A separable equation is a type of differential equation where variables can be separated onto opposite sides of the equation.
This form makes solving straightforward, as it allows easy integration of both sides.

For example, in the equation \(\frac{dy}{dt} = -y + 5\), we can rewrite it by moving all \(y\)-dependent terms to one side and the \(t\)-dependent terms to the other:
\(\frac{dy}{y - 5} = -dt\).
This separation facilitates the integration step, producing logarithmic functions that can be solved more easily.

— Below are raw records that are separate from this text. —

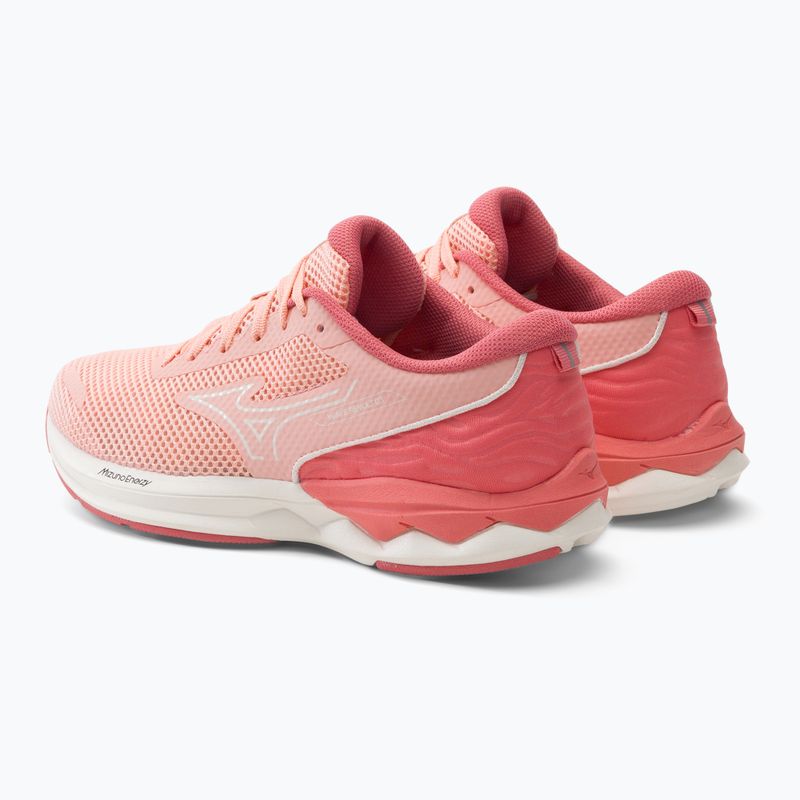 Női futócipő Mizuno Wave Revolt 3 rózsaszín J1GD238124 3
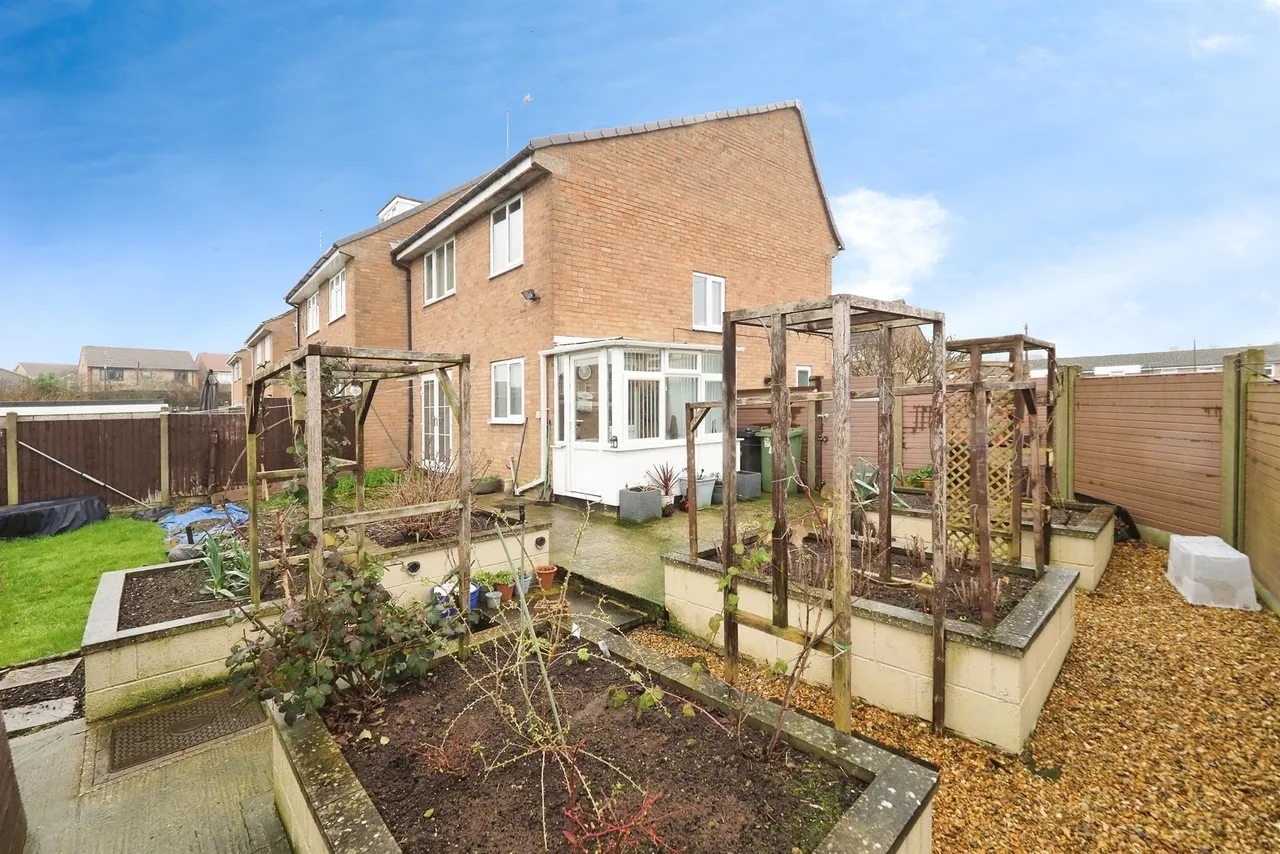 Hunter Road, Belper, DE56, photo 12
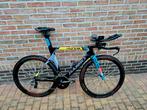 Basso konos tijdrit fiets, Fietsen en Brommers, Fietsen | Racefietsen, Ophalen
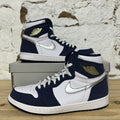 Air Jordan 1 High Midnight Navy (2020) Sz 9.5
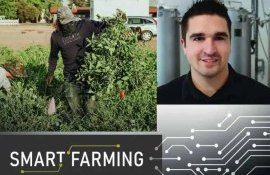 Удобрения из воздуха: Стартап Nitricity приступил к производству - agroexpert.md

• The technique involves moving all terms in \(y\) to one side of the equation and all terms in \(t\) to the other.
• Both sides of the equation can then be integrated, leading to a solution involving the natural logarithm.
• This method is crucial for solving many first-order ODEs because of its simplicity in integration.

Exponential Decay

Exponential decay describes a process where quantities decrease at a rate proportional to their current value.
It is a common model in disciplines like physics, chemistry, and even economics.

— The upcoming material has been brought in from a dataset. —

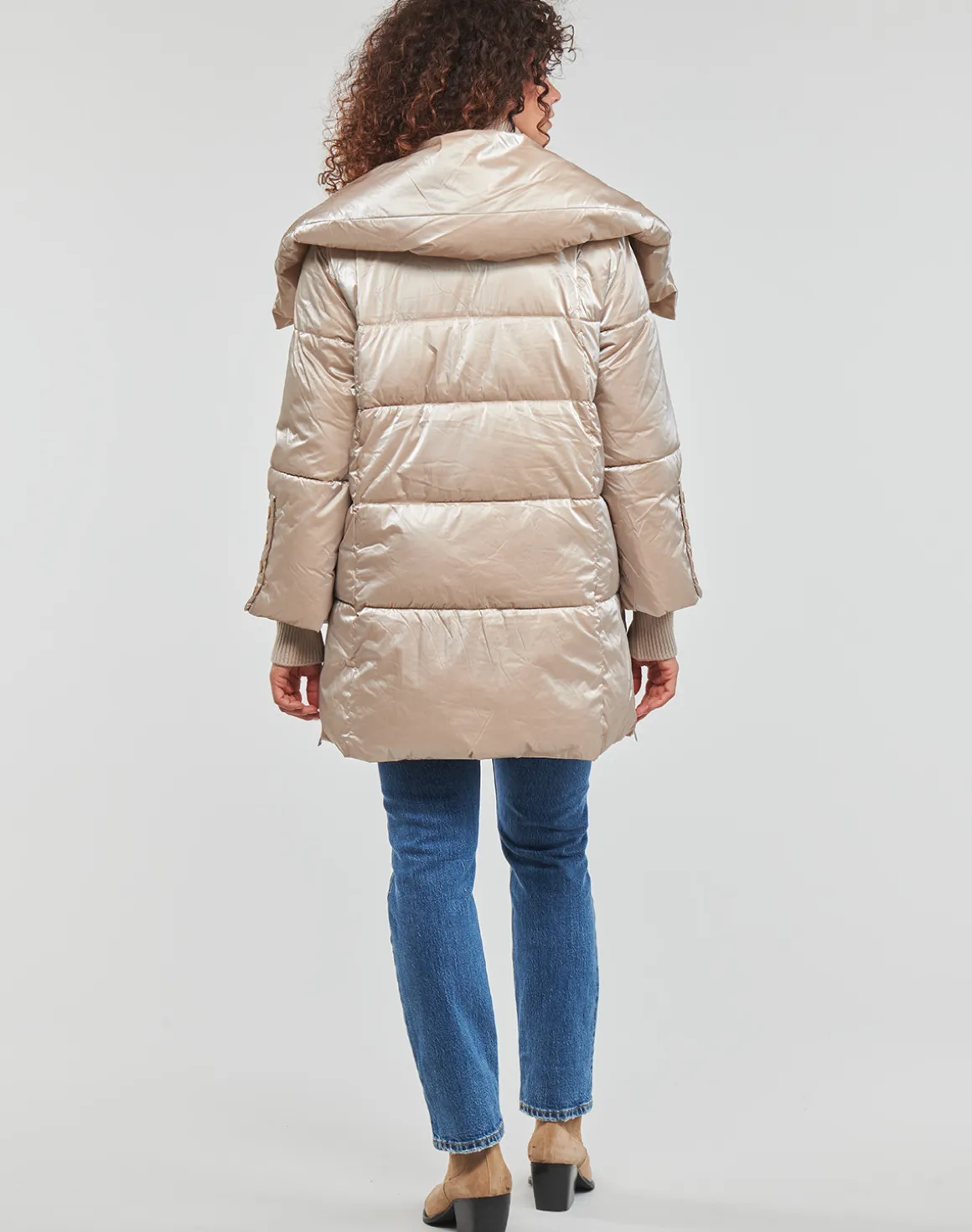 Guess - MATHILDE JACKET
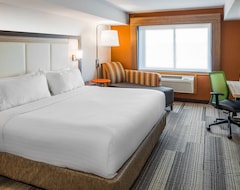 Holiday Inn Express & Suites S Lake Buena Vista, An Ihg Hotel (Kissimmee, ABD)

In differential equations like \(\frac{dy}{dt} = -y + 5\), the term \(e^{-t}\) emerges after solving as a component of the solution, indicating how rapidly the variable \(y\) decreases over time towards a stable value.

• Exponential decay is typically characterized by a term like \(e^{-\lambda t}\), where \(\lambda > 0\).
• In the provided problem, \(\lambda = 1\) and \(\lambda = 2\), explain the rate of decay which is directly tied to how quickly the function approaches its asymptotic value.
• The faster rate of decay is seen through steeper curves on the graph, as demonstrated in equations like \(\frac{dy}{dt} = -2y + 5\).

Asymptotic Behavior

Asymptotic behavior describes how a function behaves as it approaches an infinitely large or small value (often time in dynamic systems).
In the context of the given differential equations, this behavior reveals much about the long-term trends of the function.

For equations like \(\frac{dy}{dt} = -y + 5\), all solutions have an asymptote at \(y = 5\) as \(t \rightarrow \infty\).

• This means, regardless of the initial value, \(y\) will settle at 5, reflecting stability or equilibrium in the system.
• The asymptote’s presence is due to the diminishing effect of the exponential decay terms over time, leading the function to converge to a single value.
• Understanding asymptotic behavior is vital as it provides insights into the stability and long-term predictions of the system, useful in fields like engineering and environmental studies.